Conversely, we identified gaps in testing uptake among participants who met sexual partners outside of online settings, particularly those who met male sexual partners at bars. Decentralization of HIV and STI testing services may increase accessibility of these services to people who are not currently seeking testing in traditional healthcare settings or being reached by targeted online interventions. For example, lay providers can be successfully trained to provide rapid diagnostic testing for HIV [71] and community-based organizations can be leveraged to deliver HIV and STI prevention packages to venues frequented by behaviorally vulnerable MSM and TGW [47]. When designing public health interventions to increase HIV and STI testing, providing a combination of options that range from predominantly online engagement to predominantly in-person may best address the needs and preferences of diverse populations in need of testing [72]. Strategies for successful linkage to care after HIV or STI diagnosis outside of traditional healthcare settings will need to be carefully considered [73].

We found that prior testing for HIV and other STIs was most common among participants who reported sexual attraction exclusively to men, revealing a potential gap in accessibility of testing to individuals with other sexual preferences. It is important to note that all participants in this study, regardless of sexual attraction, reported sex with male or TGW partners. Bisexual or heterosexual individuals who engage in same-sex sexual practices may feel particularly marginalized or stigmatized and be less likely to access MSM-focused venues for HIV or STI testing [74,75,76]. Healthcare providers and organizations must recognize the diversity of sexual preferences represented amongst MSM and TGW populations in order to create welcoming spaces and differentiated methods for delivering testing services to sexual and gender minority populations that may otherwise be overlooked.

Knowledge about HIV and other STIs influences risk perception and subsequent testing uptake [77]. This may at least partly explain the relationship between higher education and increased testing in our study. Prior studies have shown that discordance between self-perceived and actual risk may be a barrier to uptake of testing services by Thai MSM and TGW [78] as well as MSM travelers to Thailand [79]. In one study of MSM attending saunas in Bangkok, younger participants were more likely than older ones to demonstrate sexual behaviors associated with HIV risk but had a false perception of low HIV risk [80]. Interventions to increase knowledge about HIV and other STIs, delivered in early academic settings and outside of academic settings, may help to improve testing uptake.
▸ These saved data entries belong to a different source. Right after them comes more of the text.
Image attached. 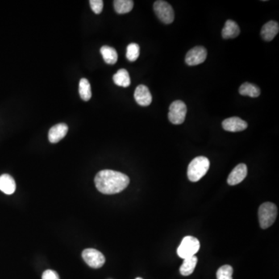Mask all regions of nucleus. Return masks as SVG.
I'll return each instance as SVG.
<instances>
[{
	"label": "nucleus",
	"instance_id": "nucleus-1",
	"mask_svg": "<svg viewBox=\"0 0 279 279\" xmlns=\"http://www.w3.org/2000/svg\"><path fill=\"white\" fill-rule=\"evenodd\" d=\"M130 179L125 174L113 170H102L95 177V185L102 194L121 193L128 186Z\"/></svg>",
	"mask_w": 279,
	"mask_h": 279
},
{
	"label": "nucleus",
	"instance_id": "nucleus-2",
	"mask_svg": "<svg viewBox=\"0 0 279 279\" xmlns=\"http://www.w3.org/2000/svg\"><path fill=\"white\" fill-rule=\"evenodd\" d=\"M209 159L206 157L199 156L193 159L188 167V178L191 181L196 182L203 177L209 168Z\"/></svg>",
	"mask_w": 279,
	"mask_h": 279
},
{
	"label": "nucleus",
	"instance_id": "nucleus-3",
	"mask_svg": "<svg viewBox=\"0 0 279 279\" xmlns=\"http://www.w3.org/2000/svg\"><path fill=\"white\" fill-rule=\"evenodd\" d=\"M277 206L272 202L263 203L259 208V219L260 226L262 229H267L272 226L277 217Z\"/></svg>",
	"mask_w": 279,
	"mask_h": 279
},
{
	"label": "nucleus",
	"instance_id": "nucleus-4",
	"mask_svg": "<svg viewBox=\"0 0 279 279\" xmlns=\"http://www.w3.org/2000/svg\"><path fill=\"white\" fill-rule=\"evenodd\" d=\"M200 248V243L197 238L187 236L183 238L181 244L178 247V255L182 259L196 256Z\"/></svg>",
	"mask_w": 279,
	"mask_h": 279
},
{
	"label": "nucleus",
	"instance_id": "nucleus-5",
	"mask_svg": "<svg viewBox=\"0 0 279 279\" xmlns=\"http://www.w3.org/2000/svg\"><path fill=\"white\" fill-rule=\"evenodd\" d=\"M186 113L187 106L185 102L177 100L170 105L168 119L173 124H181L185 121Z\"/></svg>",
	"mask_w": 279,
	"mask_h": 279
},
{
	"label": "nucleus",
	"instance_id": "nucleus-6",
	"mask_svg": "<svg viewBox=\"0 0 279 279\" xmlns=\"http://www.w3.org/2000/svg\"><path fill=\"white\" fill-rule=\"evenodd\" d=\"M154 10L157 17L165 24L172 23L175 19V13L168 2L159 0L154 3Z\"/></svg>",
	"mask_w": 279,
	"mask_h": 279
},
{
	"label": "nucleus",
	"instance_id": "nucleus-7",
	"mask_svg": "<svg viewBox=\"0 0 279 279\" xmlns=\"http://www.w3.org/2000/svg\"><path fill=\"white\" fill-rule=\"evenodd\" d=\"M81 256L85 262L93 268H101L106 261V259L102 253L93 248L84 250Z\"/></svg>",
	"mask_w": 279,
	"mask_h": 279
},
{
	"label": "nucleus",
	"instance_id": "nucleus-8",
	"mask_svg": "<svg viewBox=\"0 0 279 279\" xmlns=\"http://www.w3.org/2000/svg\"><path fill=\"white\" fill-rule=\"evenodd\" d=\"M207 51L203 47H195L188 51L185 56V62L189 66H195L202 64L206 60Z\"/></svg>",
	"mask_w": 279,
	"mask_h": 279
},
{
	"label": "nucleus",
	"instance_id": "nucleus-9",
	"mask_svg": "<svg viewBox=\"0 0 279 279\" xmlns=\"http://www.w3.org/2000/svg\"><path fill=\"white\" fill-rule=\"evenodd\" d=\"M222 126L225 130L229 132H239L247 129V123L239 117H234L224 120Z\"/></svg>",
	"mask_w": 279,
	"mask_h": 279
},
{
	"label": "nucleus",
	"instance_id": "nucleus-10",
	"mask_svg": "<svg viewBox=\"0 0 279 279\" xmlns=\"http://www.w3.org/2000/svg\"><path fill=\"white\" fill-rule=\"evenodd\" d=\"M247 175V165L244 164H239L237 165L230 172V176L227 179V183L230 185H236L244 180Z\"/></svg>",
	"mask_w": 279,
	"mask_h": 279
},
{
	"label": "nucleus",
	"instance_id": "nucleus-11",
	"mask_svg": "<svg viewBox=\"0 0 279 279\" xmlns=\"http://www.w3.org/2000/svg\"><path fill=\"white\" fill-rule=\"evenodd\" d=\"M134 99L140 106H147L152 102V96L146 85H140L137 87L134 93Z\"/></svg>",
	"mask_w": 279,
	"mask_h": 279
},
{
	"label": "nucleus",
	"instance_id": "nucleus-12",
	"mask_svg": "<svg viewBox=\"0 0 279 279\" xmlns=\"http://www.w3.org/2000/svg\"><path fill=\"white\" fill-rule=\"evenodd\" d=\"M68 131V125L65 123H59L55 125L50 129L48 133V139L49 141L52 143H58L60 140L63 139L66 136Z\"/></svg>",
	"mask_w": 279,
	"mask_h": 279
},
{
	"label": "nucleus",
	"instance_id": "nucleus-13",
	"mask_svg": "<svg viewBox=\"0 0 279 279\" xmlns=\"http://www.w3.org/2000/svg\"><path fill=\"white\" fill-rule=\"evenodd\" d=\"M279 31V24L276 21H269L261 29V37L266 41H271L276 38Z\"/></svg>",
	"mask_w": 279,
	"mask_h": 279
},
{
	"label": "nucleus",
	"instance_id": "nucleus-14",
	"mask_svg": "<svg viewBox=\"0 0 279 279\" xmlns=\"http://www.w3.org/2000/svg\"><path fill=\"white\" fill-rule=\"evenodd\" d=\"M0 190L6 195L15 193L16 182L14 178L8 174H3L0 176Z\"/></svg>",
	"mask_w": 279,
	"mask_h": 279
},
{
	"label": "nucleus",
	"instance_id": "nucleus-15",
	"mask_svg": "<svg viewBox=\"0 0 279 279\" xmlns=\"http://www.w3.org/2000/svg\"><path fill=\"white\" fill-rule=\"evenodd\" d=\"M239 27L236 22L229 20L225 23L224 27L222 30V37L224 39L235 38L239 34Z\"/></svg>",
	"mask_w": 279,
	"mask_h": 279
},
{
	"label": "nucleus",
	"instance_id": "nucleus-16",
	"mask_svg": "<svg viewBox=\"0 0 279 279\" xmlns=\"http://www.w3.org/2000/svg\"><path fill=\"white\" fill-rule=\"evenodd\" d=\"M183 263L180 267V273L183 276H189L194 272L198 259L196 256L190 257L188 259H183Z\"/></svg>",
	"mask_w": 279,
	"mask_h": 279
},
{
	"label": "nucleus",
	"instance_id": "nucleus-17",
	"mask_svg": "<svg viewBox=\"0 0 279 279\" xmlns=\"http://www.w3.org/2000/svg\"><path fill=\"white\" fill-rule=\"evenodd\" d=\"M100 53L102 55L106 64H114L118 60L117 51L110 46H102L100 49Z\"/></svg>",
	"mask_w": 279,
	"mask_h": 279
},
{
	"label": "nucleus",
	"instance_id": "nucleus-18",
	"mask_svg": "<svg viewBox=\"0 0 279 279\" xmlns=\"http://www.w3.org/2000/svg\"><path fill=\"white\" fill-rule=\"evenodd\" d=\"M113 80L116 85L124 87V88L130 86V82H131L130 75L126 69H120L113 76Z\"/></svg>",
	"mask_w": 279,
	"mask_h": 279
},
{
	"label": "nucleus",
	"instance_id": "nucleus-19",
	"mask_svg": "<svg viewBox=\"0 0 279 279\" xmlns=\"http://www.w3.org/2000/svg\"><path fill=\"white\" fill-rule=\"evenodd\" d=\"M239 94L242 96H247V97L256 98L259 97L260 94V90L259 87L249 82H245L242 84L241 86L239 89Z\"/></svg>",
	"mask_w": 279,
	"mask_h": 279
},
{
	"label": "nucleus",
	"instance_id": "nucleus-20",
	"mask_svg": "<svg viewBox=\"0 0 279 279\" xmlns=\"http://www.w3.org/2000/svg\"><path fill=\"white\" fill-rule=\"evenodd\" d=\"M114 9L117 14H125L131 11L134 7V1L131 0H115L113 2Z\"/></svg>",
	"mask_w": 279,
	"mask_h": 279
},
{
	"label": "nucleus",
	"instance_id": "nucleus-21",
	"mask_svg": "<svg viewBox=\"0 0 279 279\" xmlns=\"http://www.w3.org/2000/svg\"><path fill=\"white\" fill-rule=\"evenodd\" d=\"M80 97L81 100L85 102L89 101L92 97V91H91V85L89 81L86 79H81L80 81Z\"/></svg>",
	"mask_w": 279,
	"mask_h": 279
},
{
	"label": "nucleus",
	"instance_id": "nucleus-22",
	"mask_svg": "<svg viewBox=\"0 0 279 279\" xmlns=\"http://www.w3.org/2000/svg\"><path fill=\"white\" fill-rule=\"evenodd\" d=\"M126 59L130 61H135L140 56V46L138 43H131L126 48Z\"/></svg>",
	"mask_w": 279,
	"mask_h": 279
},
{
	"label": "nucleus",
	"instance_id": "nucleus-23",
	"mask_svg": "<svg viewBox=\"0 0 279 279\" xmlns=\"http://www.w3.org/2000/svg\"><path fill=\"white\" fill-rule=\"evenodd\" d=\"M234 269L228 264H225L218 269L217 272V279H233Z\"/></svg>",
	"mask_w": 279,
	"mask_h": 279
},
{
	"label": "nucleus",
	"instance_id": "nucleus-24",
	"mask_svg": "<svg viewBox=\"0 0 279 279\" xmlns=\"http://www.w3.org/2000/svg\"><path fill=\"white\" fill-rule=\"evenodd\" d=\"M91 8L96 14H100L102 13L103 9V1L102 0H90L89 1Z\"/></svg>",
	"mask_w": 279,
	"mask_h": 279
},
{
	"label": "nucleus",
	"instance_id": "nucleus-25",
	"mask_svg": "<svg viewBox=\"0 0 279 279\" xmlns=\"http://www.w3.org/2000/svg\"><path fill=\"white\" fill-rule=\"evenodd\" d=\"M42 279H60L59 276L53 270H47L42 275Z\"/></svg>",
	"mask_w": 279,
	"mask_h": 279
},
{
	"label": "nucleus",
	"instance_id": "nucleus-26",
	"mask_svg": "<svg viewBox=\"0 0 279 279\" xmlns=\"http://www.w3.org/2000/svg\"><path fill=\"white\" fill-rule=\"evenodd\" d=\"M136 279H141V278H137Z\"/></svg>",
	"mask_w": 279,
	"mask_h": 279
}]
</instances>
It should be noted that most of the data for these analyses were assessed by self-report and could be susceptible to both recall and social desirability biases; use of CASI for data collection should have reduced the latter. Data were collected cross-sectionally at enrollment into a study that included routine HIV and syphilis screening, so analyses were based primarily on historic experiences and temporal associations could not be evaluated. The study was conducted at two sites in Bangkok with experience engaging sexual and gender minority populations, so findings may not be generalizable to other settings. Recruitment activities that focused on bars, saunas, and online networking platforms may have enriched the study population for participants who met sexual partners via these venues.

Conclusions

We observed substantial room for improvement in testing uptake for HIV and other STIs among MSM and TGW in Bangkok, Thailand. Differentiated models of service delivery that leverage online and offline opportunities for engagement will be needed to reach diverse, marginalized populations that are behaviorally vulnerable to HIV and other STIs.